O artigo Aids, Antiretrovirals, Brazil and the International Politics of Global Health, 1996–2008, publicado na revista Social History of Medicine (Oxford University Press), destaca o protagonismo do país na política global da Aids em meados dos anos 1990 até a primeira década do século 21. No mês em que se celebra o Dia Internacional de Luta Contra a Aids, em 1º de dezembro, Lopes alerta, porém, para as ameaças às conquistas das últimas décadas. “Para que os avanços não sejam perdidos, as políticas voltadas para o combate ao HIV/Aids devem ser encaradas como políticas de Estado e não de governo. Por isso, é importante defender os ideais de saúde como direito, seguindo a Constituição Federal”. A data foi instituída pela Organização Mundial da Saúde (OMS), no fim da década de 1980, para reforçar a solidariedade, a tolerância e a compreensão com as pessoas infectadas pelo HIV.
Nesta entrevista, os historiadores da COC falam sobre o artigo e discutem o atual cenário de enfraqueciemento das políticas públicas para o tema. Gabriel Lopes, que é bolsista de pós-doutorado do Programa de Pós-Graduação em História das Ciências e da Saúde da COC, critica o que chamou de ‘moralização da Aids’. “O movimento conservador, muitas vezes, relaciona a Aids a práticas consideradas impuras ou a comportamentos não desejáveis. Estes setores têm assumido um papel importante nesta ‘moralização’, tornando a questão mais complexa e obscura”, ressaltou.

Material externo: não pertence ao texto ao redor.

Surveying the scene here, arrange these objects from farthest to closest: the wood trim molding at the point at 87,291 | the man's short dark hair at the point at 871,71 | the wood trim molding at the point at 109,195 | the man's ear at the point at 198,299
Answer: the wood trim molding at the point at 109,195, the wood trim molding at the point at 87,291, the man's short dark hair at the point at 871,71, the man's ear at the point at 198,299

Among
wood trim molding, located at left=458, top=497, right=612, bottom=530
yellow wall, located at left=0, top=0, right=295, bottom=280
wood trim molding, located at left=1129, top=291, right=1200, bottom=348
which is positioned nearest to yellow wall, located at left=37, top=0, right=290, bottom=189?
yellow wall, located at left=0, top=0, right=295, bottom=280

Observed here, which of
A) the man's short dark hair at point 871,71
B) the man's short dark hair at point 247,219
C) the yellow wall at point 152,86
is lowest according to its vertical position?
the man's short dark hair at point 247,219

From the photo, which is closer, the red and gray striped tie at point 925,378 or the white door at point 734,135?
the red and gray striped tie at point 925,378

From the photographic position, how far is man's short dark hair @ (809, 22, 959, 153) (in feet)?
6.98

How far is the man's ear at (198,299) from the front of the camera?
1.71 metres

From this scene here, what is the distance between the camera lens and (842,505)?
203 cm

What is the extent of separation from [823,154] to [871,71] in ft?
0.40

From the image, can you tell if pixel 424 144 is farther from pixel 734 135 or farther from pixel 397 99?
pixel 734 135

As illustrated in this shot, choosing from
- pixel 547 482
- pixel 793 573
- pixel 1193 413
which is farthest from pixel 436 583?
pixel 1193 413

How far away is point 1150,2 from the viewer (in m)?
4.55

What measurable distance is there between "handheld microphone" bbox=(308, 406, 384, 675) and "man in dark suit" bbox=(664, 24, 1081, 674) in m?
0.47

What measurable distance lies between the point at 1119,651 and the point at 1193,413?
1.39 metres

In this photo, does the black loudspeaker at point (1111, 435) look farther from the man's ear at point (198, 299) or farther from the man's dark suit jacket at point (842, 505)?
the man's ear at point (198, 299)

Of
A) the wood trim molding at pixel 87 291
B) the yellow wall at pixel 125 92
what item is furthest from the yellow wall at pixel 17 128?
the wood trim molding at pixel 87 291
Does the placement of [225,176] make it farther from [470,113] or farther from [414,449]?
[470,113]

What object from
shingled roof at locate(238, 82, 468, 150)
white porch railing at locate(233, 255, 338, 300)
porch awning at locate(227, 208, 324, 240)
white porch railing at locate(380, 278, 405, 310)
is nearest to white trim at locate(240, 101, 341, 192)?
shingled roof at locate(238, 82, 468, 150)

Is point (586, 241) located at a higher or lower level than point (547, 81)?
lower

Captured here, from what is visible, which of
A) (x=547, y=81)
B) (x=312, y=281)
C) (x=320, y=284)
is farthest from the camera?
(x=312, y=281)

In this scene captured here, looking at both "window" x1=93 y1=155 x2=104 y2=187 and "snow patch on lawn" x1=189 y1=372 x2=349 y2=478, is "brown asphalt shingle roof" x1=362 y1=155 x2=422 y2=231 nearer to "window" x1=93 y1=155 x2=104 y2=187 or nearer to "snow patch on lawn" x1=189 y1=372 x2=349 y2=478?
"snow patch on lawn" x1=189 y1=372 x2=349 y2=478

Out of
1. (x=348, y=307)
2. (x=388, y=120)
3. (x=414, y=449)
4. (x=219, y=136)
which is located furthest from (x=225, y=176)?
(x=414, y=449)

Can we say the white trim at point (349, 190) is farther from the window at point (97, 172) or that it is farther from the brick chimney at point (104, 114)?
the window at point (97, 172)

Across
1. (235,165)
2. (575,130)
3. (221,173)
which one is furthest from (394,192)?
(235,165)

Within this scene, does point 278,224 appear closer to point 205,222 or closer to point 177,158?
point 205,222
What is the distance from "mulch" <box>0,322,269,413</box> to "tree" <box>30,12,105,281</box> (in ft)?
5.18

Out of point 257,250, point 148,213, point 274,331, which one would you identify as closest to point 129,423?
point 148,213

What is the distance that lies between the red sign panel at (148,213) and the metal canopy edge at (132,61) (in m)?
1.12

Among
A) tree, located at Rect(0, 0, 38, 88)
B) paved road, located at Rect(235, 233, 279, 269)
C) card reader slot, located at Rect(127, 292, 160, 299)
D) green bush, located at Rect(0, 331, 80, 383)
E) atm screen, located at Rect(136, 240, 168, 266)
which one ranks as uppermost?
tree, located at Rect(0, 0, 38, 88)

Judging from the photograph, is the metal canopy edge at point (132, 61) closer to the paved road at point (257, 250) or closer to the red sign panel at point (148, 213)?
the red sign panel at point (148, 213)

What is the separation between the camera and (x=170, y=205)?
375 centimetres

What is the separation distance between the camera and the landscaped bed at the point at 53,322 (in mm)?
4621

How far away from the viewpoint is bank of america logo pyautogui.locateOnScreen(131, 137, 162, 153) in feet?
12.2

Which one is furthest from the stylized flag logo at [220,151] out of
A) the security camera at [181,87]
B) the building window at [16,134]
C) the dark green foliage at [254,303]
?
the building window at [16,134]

O Brasil colocou os países em desenvolvimento em posição de destaque no cenário internacional, promovendo debates sobre processos e políticas de acesso universal a antirretrovirais (ARVs), como mostra o artigo. Quais foram as estratégias brasileiras neste processo?
Marcos Cueto: O Brasil não somente desafiou as poderosas empresas farmacêuticas, como também a suposição de que as políticas internacionais de saúde eram definidas apenas por países desenvolvidos. As duas principais estratégias brasileiras neste processo foram a parceria entre sanitaristas, Organizações Não Governamentais (ONGs), pessoas vivendo com HIV, diplomatas e funcionários do governo e, em segundo lugar, a participação brasileira em importantes reuniões e redes internacionais para discutir o acesso gratuito a medicamentos. Os resultados da combinação de uma política de saúde esclarecida e ativismo da saúde contribuíram para que o país alcançasse relevância internacional.Gabriel Lopes: Além disso, o Brasil incluiu grupos sociais neste debate, incorporando o ativismo, novas pesquisas sobre o tema, a política internacional e as práticas de saúde brasileira. Certamente, se o país não possuísse uma estrutura em termos de Sistema Único de Saúde, de corpo diplomático que soubesse dialogar com os outros países, além da capacidade de negociar e propor discussões com a indústria farmacêutica, não teria atingido essa posição.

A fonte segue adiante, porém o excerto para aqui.